Tuesday, 23 March 2021

MARGARET URSULA JONES, EXCAVATIONS AT MUCKING

Today, The Grandma has received the wonderful visit of Joseph de Ca'th Lon, one of her closest friends. Joseph loves Archaeology, and they have been talking about Margaret Ursula Jones, the English archaeologist who died on a day like today in 2001.

Margaret Ursula Jones (16 May 1916-23 March 2001) was an English archaeologist, best known for directing major excavations at Mucking, Essex.

Born in Birkenhead, Jones first became involved in archaeology while studying at the University of Liverpool. After graduating she worked as a wartime postal censor and freelance photojournalist, whilst continuing to volunteer on archaeological excavations around Britain.

In 1956, Jones began working for the Ministry of Works as a freelance archaeologist in the burgeoning field of rescue archaeology. She worked at a number of sites, but is best known for her excavations at Mucking, a major Anglo-Saxon settlement and associated cemetery, with finds ranging from the Stone Age to the Medieval period.

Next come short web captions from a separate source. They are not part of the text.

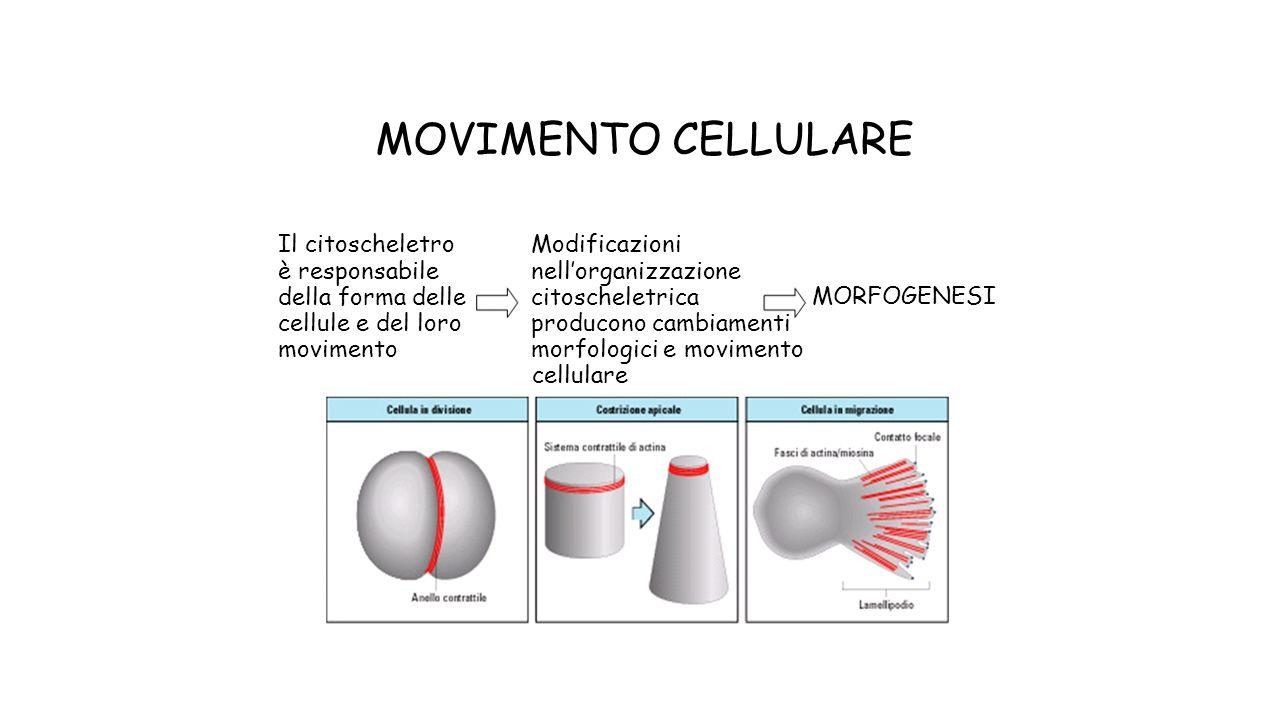MOVIMENTO CELLULARE Il citoscheletro Modificazioni è responsabile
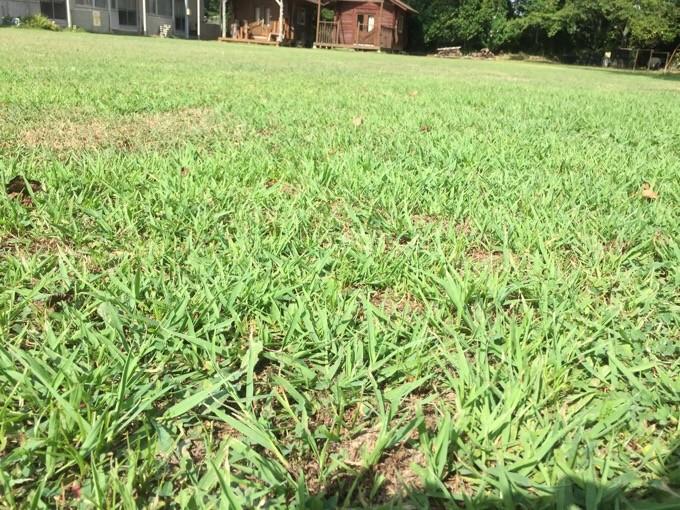 サイトは芝生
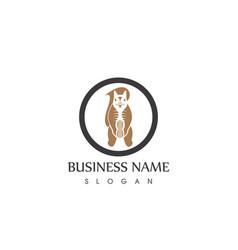 Squirrel animal silhouette logo design template vector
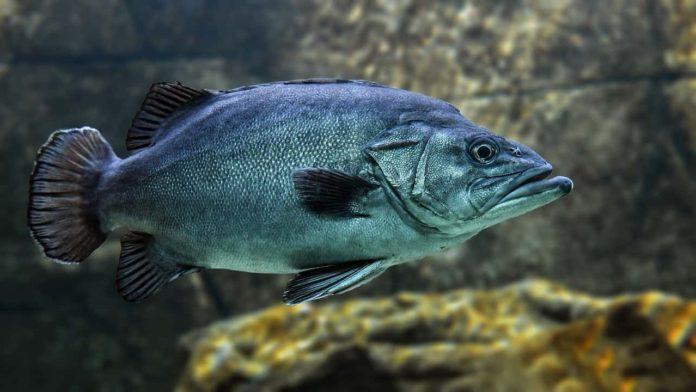 coprifuoco anticipato firenze pesce aprile 2021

The Mucking excavation, which Jones directed from 1965 to 1978, became Britain's largest ever archaeological excavation.

It produced an unprecedented volume of material, although some academic archaeologists have criticized the fact that the results did not appear in print until decades after the excavation had ended. Jones' work at Mucking, as well as her role in founding the campaign group Rescue, was influential in the establishment of modern commercial archaeology in Britain.

More information: Current Archaeology

Margaret Ursula Owen was born on 16 May 1916 to middle class parents in Birkenhead. She attended Calder High School for Girls in Liverpool before going on to read Geography at the University of Liverpool.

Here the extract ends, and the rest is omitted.